Describe the solution you'd like
-
Input Configuration: The simulator should accept configurations defining a simulated Kubernetes cluster state, including:
- Nodes (with their resources and labels/annotations).
- Pods (with their resource requests, scheduling constraints, labels/annotations, and queue assignments).
- Volcano-specific configurations (e.g., scheduler plugins, queue configurations, policies).
-
Simulation Engine: The core of the simulator should replicate the key scheduling stages of the Volcano scheduler, such as:
- Queue selection.
- Filtering of eligible nodes for a given pod.
- Scoring of eligible nodes based on configured scoring plugins.
- Binding of pods to the selected nodes.
-
Output and Reporting: The simulator should provide clear and informative output, including:
- The final scheduling decision for each simulated pod (i.e., the node it was assigned to).
- Detailed logs of the scheduling process for individual pods, potentially including:
- The list of nodes considered.
- The reasons why certain nodes were filtered out.

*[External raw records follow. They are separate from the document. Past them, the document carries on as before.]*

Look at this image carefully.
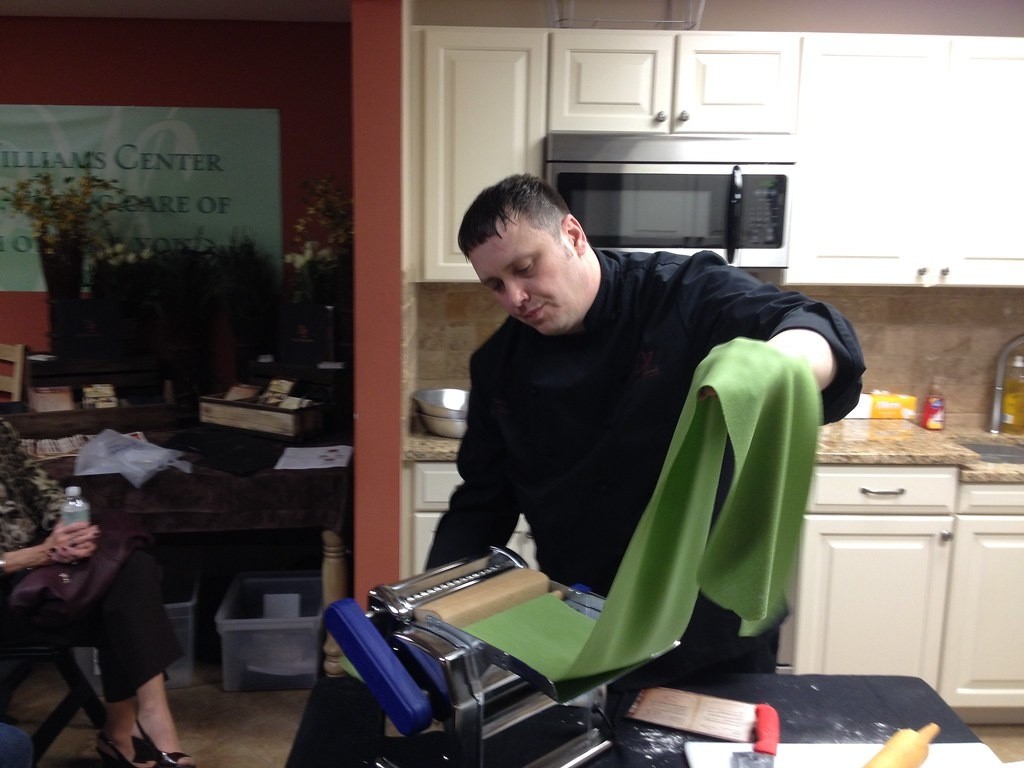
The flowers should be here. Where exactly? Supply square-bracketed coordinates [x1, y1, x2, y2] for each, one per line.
[92, 239, 153, 266]
[0, 166, 133, 253]
[289, 177, 352, 265]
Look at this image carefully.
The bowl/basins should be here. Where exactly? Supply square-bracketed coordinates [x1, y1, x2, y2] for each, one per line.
[412, 410, 467, 438]
[411, 388, 470, 419]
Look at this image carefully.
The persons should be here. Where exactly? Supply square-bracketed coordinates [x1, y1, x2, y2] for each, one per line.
[422, 174, 865, 674]
[0, 413, 198, 768]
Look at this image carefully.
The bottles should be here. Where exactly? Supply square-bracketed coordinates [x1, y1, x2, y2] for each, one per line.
[60, 486, 90, 566]
[921, 382, 945, 430]
[1000, 355, 1024, 434]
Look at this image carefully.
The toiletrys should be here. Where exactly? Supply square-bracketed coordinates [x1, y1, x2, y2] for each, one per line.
[1001, 354, 1024, 435]
[922, 376, 945, 430]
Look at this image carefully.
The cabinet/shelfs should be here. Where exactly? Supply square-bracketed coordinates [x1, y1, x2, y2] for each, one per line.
[404, 457, 1024, 726]
[402, 24, 1022, 287]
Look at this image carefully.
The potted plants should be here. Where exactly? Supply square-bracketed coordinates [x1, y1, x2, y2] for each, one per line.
[185, 240, 257, 384]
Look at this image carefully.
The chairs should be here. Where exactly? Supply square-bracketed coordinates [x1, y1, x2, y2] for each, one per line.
[0, 569, 105, 768]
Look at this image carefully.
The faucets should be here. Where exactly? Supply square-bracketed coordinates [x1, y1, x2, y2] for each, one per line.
[989, 334, 1024, 434]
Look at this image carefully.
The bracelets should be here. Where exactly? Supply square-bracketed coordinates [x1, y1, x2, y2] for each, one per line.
[70, 540, 76, 546]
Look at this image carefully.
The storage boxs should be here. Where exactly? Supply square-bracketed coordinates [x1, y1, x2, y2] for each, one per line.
[196, 393, 326, 441]
[70, 568, 204, 698]
[212, 569, 327, 694]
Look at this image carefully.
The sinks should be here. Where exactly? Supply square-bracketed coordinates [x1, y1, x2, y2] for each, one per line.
[959, 443, 1024, 464]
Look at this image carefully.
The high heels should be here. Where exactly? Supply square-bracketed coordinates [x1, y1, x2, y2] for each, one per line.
[96, 730, 160, 768]
[130, 720, 195, 768]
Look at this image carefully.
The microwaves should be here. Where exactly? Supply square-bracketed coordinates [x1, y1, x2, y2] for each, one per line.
[544, 130, 801, 270]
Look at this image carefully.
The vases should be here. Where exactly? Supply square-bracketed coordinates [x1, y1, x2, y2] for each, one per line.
[310, 262, 354, 305]
[97, 263, 146, 300]
[38, 241, 82, 299]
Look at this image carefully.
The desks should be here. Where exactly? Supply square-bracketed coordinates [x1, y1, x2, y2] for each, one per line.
[30, 427, 353, 604]
[286, 673, 983, 766]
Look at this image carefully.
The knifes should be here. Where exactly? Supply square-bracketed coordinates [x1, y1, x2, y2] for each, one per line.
[732, 703, 780, 767]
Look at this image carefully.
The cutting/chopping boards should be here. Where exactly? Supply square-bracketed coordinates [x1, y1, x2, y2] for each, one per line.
[683, 742, 1003, 768]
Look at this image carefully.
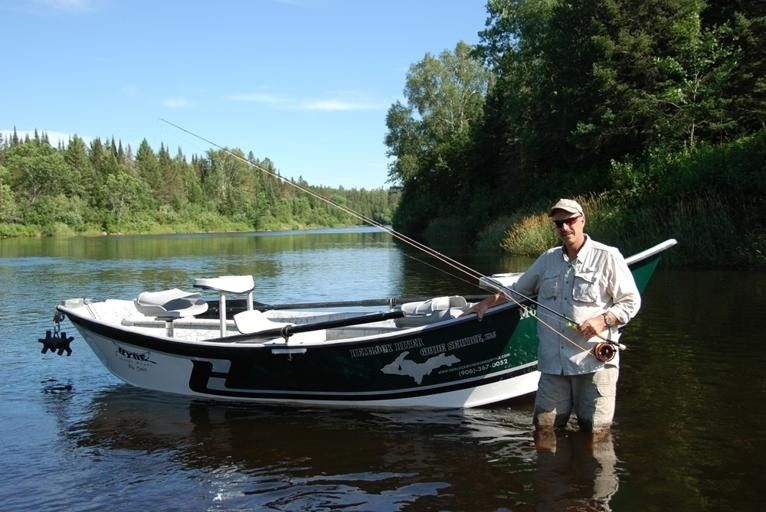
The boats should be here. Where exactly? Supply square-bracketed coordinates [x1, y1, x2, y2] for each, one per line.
[60, 235, 677, 414]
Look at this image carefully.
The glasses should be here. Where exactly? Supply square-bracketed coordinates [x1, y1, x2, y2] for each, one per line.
[553, 215, 582, 228]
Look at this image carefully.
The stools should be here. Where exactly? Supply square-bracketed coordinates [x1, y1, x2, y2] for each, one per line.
[136, 273, 298, 344]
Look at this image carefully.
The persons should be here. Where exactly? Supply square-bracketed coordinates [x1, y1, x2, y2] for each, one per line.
[459, 197, 645, 431]
[529, 430, 619, 512]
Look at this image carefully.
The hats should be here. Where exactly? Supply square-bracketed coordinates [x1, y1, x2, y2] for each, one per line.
[548, 198, 585, 217]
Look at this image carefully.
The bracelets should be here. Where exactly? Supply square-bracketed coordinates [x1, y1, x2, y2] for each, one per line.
[602, 312, 612, 328]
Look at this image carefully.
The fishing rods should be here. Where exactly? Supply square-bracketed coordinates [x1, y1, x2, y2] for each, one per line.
[160, 118, 631, 361]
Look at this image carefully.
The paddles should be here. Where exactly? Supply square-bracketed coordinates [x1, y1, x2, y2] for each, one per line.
[201, 295, 450, 343]
[192, 294, 494, 320]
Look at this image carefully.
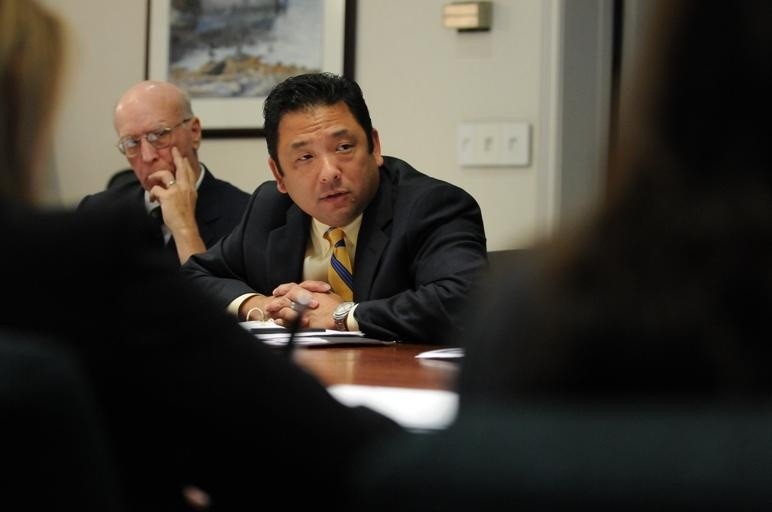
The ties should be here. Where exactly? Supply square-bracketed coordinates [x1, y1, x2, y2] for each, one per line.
[325, 226, 353, 303]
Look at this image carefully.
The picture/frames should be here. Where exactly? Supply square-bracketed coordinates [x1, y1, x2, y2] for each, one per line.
[144, 0, 356, 138]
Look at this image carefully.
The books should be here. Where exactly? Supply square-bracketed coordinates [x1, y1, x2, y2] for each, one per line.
[238, 317, 395, 345]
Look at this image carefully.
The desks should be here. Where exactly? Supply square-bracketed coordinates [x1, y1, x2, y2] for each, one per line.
[273, 343, 465, 396]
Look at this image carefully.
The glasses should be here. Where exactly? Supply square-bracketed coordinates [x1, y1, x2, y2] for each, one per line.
[114, 120, 190, 161]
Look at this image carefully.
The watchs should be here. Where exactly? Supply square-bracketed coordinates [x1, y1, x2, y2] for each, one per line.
[331, 301, 355, 331]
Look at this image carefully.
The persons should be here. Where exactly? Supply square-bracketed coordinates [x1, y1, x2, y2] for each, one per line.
[1, 0, 411, 511]
[409, 1, 772, 511]
[174, 72, 490, 345]
[73, 79, 251, 267]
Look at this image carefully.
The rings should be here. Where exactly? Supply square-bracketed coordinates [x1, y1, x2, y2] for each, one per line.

- The scores assigned to eligible nodes by different scoring plugins.
-
(Optional) Performance Evaluation: The simulator could optionally provide basic performance metrics, such as the time taken to schedule a set of pods under specific conditions. This could help in evaluating the performance impact of scheduler changes.
-
Usability: The tool should be easy to use, with clear command-line interface (CLI) or API, and should include comprehensive documentation and illustrative examples demonstrating how to simulate various scheduling scenarios and verify different scheduling policies.
Additional context
- Integration with existing Volcano testing frameworks.

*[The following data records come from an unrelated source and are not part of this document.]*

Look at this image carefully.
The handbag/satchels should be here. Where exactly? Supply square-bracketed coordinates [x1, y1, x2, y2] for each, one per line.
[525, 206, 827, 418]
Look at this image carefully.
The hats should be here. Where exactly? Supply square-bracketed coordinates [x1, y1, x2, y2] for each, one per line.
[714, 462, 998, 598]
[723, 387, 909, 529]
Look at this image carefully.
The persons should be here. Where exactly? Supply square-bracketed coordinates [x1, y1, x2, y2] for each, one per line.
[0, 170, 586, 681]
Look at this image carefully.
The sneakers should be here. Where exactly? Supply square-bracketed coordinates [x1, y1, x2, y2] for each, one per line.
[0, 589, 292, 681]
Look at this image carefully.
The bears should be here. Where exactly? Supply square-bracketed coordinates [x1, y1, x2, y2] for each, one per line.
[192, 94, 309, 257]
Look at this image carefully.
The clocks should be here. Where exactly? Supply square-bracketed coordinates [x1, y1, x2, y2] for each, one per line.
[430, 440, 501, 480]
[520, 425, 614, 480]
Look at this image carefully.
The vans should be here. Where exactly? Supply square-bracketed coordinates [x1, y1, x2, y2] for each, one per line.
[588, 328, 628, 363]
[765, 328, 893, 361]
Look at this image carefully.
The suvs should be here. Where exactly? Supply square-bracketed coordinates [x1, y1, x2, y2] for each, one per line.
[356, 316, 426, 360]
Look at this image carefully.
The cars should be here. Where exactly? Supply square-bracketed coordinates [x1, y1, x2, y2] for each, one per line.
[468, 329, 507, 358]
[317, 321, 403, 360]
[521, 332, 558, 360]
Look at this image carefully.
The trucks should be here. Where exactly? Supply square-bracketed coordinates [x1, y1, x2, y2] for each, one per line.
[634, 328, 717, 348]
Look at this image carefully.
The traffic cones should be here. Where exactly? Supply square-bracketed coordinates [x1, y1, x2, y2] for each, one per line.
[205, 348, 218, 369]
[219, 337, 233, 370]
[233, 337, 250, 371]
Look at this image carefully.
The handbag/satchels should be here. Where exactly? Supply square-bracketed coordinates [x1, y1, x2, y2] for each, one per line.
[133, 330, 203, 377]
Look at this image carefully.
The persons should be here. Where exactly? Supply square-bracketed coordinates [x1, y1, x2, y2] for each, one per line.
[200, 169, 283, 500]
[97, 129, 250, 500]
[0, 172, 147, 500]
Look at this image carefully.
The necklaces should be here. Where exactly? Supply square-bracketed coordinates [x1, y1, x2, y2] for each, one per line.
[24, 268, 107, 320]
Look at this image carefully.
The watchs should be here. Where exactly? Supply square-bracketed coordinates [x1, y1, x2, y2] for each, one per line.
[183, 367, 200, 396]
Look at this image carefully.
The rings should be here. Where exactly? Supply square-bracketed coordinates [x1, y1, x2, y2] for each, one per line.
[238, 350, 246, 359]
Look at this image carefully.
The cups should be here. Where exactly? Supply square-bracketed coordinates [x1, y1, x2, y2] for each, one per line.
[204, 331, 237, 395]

- Support for simulating specific Volcano features (e.g., gang scheduling, task topology).
- Visualization of the simulated scheduling process (e.g., through logs or a simple UI).
The volcano-scheduler-simulator would be an invaluable tool for developers to test and debug scheduler changes, for users to understand and verify Volcano's scheduling behavior in different scenarios, and for the community to evaluate the performance characteristics of the scheduler.

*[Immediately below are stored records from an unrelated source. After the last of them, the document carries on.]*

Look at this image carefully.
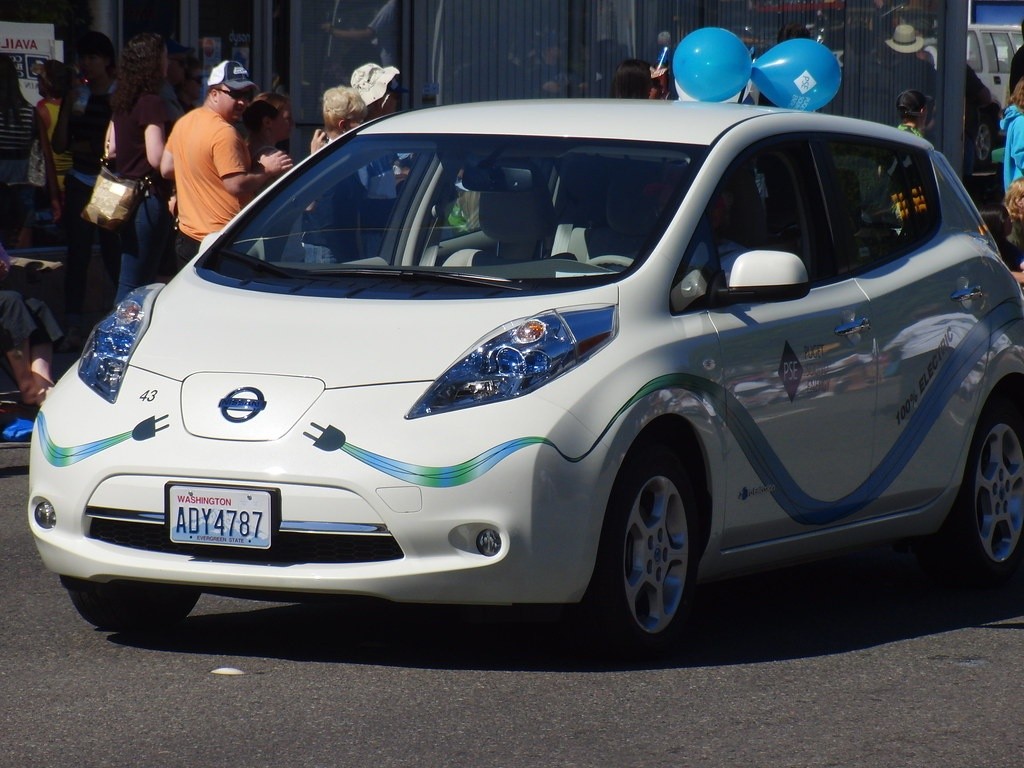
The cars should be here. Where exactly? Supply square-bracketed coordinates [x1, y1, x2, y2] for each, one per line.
[24, 97, 1024, 661]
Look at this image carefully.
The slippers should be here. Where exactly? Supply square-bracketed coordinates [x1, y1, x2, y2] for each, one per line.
[18, 401, 39, 414]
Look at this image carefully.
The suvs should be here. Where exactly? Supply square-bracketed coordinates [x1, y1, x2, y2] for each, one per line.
[969, 25, 1024, 167]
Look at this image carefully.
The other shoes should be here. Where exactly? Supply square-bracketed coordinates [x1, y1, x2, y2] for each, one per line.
[55, 327, 83, 353]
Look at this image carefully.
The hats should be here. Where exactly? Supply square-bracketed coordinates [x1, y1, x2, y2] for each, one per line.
[350, 63, 400, 106]
[896, 91, 933, 117]
[885, 25, 924, 53]
[207, 60, 260, 91]
[166, 41, 195, 55]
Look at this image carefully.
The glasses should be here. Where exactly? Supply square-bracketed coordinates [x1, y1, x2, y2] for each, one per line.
[217, 88, 254, 100]
[168, 58, 184, 66]
[189, 75, 203, 84]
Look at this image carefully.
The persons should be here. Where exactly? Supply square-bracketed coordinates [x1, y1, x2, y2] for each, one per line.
[980, 19, 1024, 286]
[0, 34, 295, 411]
[319, 0, 671, 104]
[760, 0, 991, 196]
[311, 63, 400, 156]
[649, 179, 743, 282]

Hey, this seems really interesting. Are there any pre-LFX discussions about the projects happening in community calls or elsewhere, would love to be a part of it
Hey, this seems really interesting. Are there any pre-LFX discussions about the projects happening in community calls or elsewhere, would love to be a part of it
Hi, thanks for your attention!We do have a discussion before but not totally same as before, see https://github.com/volcano-sh/volcano/pull/3822, in the LFX project this time, we want provide a simple binary and some inputs include pod, node, podgroup, queue, etc., and then the binary itself just call the main Scheduler command to simulate the scheduling process, and these scheduling processes and results can be observed, which includes the result and performance, etc.
Is there any progress on this? For example, I have 10,000 historical jobs, and I want to extract the data and simulate the scheduling process based on different scheduling strategy components to achieve the best expected results.